──────── Source passage

2. VICE PRESIDENT: A New Institution of Continuity

What is introduced:

  • The position of Vice President of the Republic of Kazakhstan

How appointed:

  • President appoints with the consent of Kurultai (institutional filter)

Functions:

  • Coordinating government work on the President's behalf
  • Participating in Government and Kurultai sessions
  • In case of early termination of the President's powers, temporarily serves as acting President until new elections are held within 60 days

3. CITIZENS' RIGHTS: Digital Rights and Procedural Guarantees

a) Digital rights (new block):

  • Right to personal data protection
  • Privacy of digital communications (email, messengers)
  • Right to be forgotten (deletion of information about oneself)

────────────────

List of tasks
**A.** Can you copy the records word for word, from the line containing "What is the numerical" through the end of the records, both included?
**B.** Can you continue the outline of Kazakhstan's constitutional changes from the point where it stops?

──────── Given data

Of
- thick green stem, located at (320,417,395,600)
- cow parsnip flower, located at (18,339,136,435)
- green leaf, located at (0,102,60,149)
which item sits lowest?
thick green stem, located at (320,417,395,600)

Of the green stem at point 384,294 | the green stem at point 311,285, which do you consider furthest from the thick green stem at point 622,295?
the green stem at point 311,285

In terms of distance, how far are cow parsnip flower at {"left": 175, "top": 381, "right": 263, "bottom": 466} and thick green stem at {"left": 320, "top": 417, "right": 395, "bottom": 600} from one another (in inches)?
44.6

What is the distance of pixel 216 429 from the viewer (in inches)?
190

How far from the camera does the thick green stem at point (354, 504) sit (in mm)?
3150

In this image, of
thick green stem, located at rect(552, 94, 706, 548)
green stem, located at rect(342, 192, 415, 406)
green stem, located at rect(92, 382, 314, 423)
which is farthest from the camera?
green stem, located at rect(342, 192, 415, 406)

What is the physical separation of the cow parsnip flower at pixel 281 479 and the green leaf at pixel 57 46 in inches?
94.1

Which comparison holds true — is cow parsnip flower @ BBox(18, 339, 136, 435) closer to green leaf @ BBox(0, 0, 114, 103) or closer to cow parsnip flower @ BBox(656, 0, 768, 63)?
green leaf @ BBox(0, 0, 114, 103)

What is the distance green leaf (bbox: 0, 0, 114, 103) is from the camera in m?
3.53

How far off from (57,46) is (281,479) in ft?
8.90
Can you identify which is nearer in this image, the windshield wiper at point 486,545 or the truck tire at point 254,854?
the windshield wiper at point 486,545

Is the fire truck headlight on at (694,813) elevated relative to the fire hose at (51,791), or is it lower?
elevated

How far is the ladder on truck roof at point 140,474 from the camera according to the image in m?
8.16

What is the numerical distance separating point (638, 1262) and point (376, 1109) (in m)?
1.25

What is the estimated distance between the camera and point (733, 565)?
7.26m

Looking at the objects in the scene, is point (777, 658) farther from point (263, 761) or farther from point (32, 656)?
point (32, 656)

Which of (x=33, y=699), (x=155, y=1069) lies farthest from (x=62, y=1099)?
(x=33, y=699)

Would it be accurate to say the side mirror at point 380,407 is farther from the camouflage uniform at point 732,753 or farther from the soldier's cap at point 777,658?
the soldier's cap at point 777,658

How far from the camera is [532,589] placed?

────────────────

Task-by-task answers
**A.**
What is the numerical distance separating point (638, 1262) and point (376, 1109) (in m)?
1.25

What is the estimated distance between the camera and point (733, 565)?
7.26m

Looking at the objects in the scene, is point (777, 658) farther from point (263, 761) or farther from point (32, 656)?
point (32, 656)

Which of (x=33, y=699), (x=155, y=1069) lies farthest from (x=62, y=1099)?
(x=33, y=699)

Would it be accurate to say the side mirror at point 380,407 is farther from the camouflage uniform at point 732,753 or farther from the soldier's cap at point 777,658?
the soldier's cap at point 777,658

How far from the camera is [532,589] placed?

**B.**
b) Rights upon detention:

  • Detention without court: 72 → 48 hours
  • "Miranda Rule" – right to be informed of your rights upon detention
  • Mandatory right to a lawyer from the moment of detention

c) Presumption of innocence:

  • Enshrined as a general constitutional principle (not just criminal proceedings)

d) Peaceful assemblies:

  • Right to peaceful assemblies without weapons is guaranteed

4. POPULAR PARTICIPATION: Institutionalizing Dialogue

Kazakhstan People's Council (Khalyq Keñesi):

  • Consultative-advisory body under the President
  • Includes representatives of civil society, NGOs, experts, regions
  • Discusses draft laws, development strategies, social issues

Strengthened right to petitions:

  • Citizens can initiate draft laws (with a specified number of signatures)
  • Mandatory consideration of petitions in Kurultai

5. WHAT DOES NOT CHANGE

Preserved:

  • President – head of state, 7-year term, single term, party neutrality
  • Presidential form of government – President forms the Government
  • Unitary state – not a federation
  • Popular sovereignty – citizens are the source of power
  • Fundamental rights – freedom of speech, assembly, religion, property

"Before and After" Table

Item 1995 Constitution 2026 Constitution
Parliament Senate (49) + Mazhilis (98) Kurultai (145)
Parliamentary powers 13 functions 23 functions
Vice President No Yes (with Kurultai consent)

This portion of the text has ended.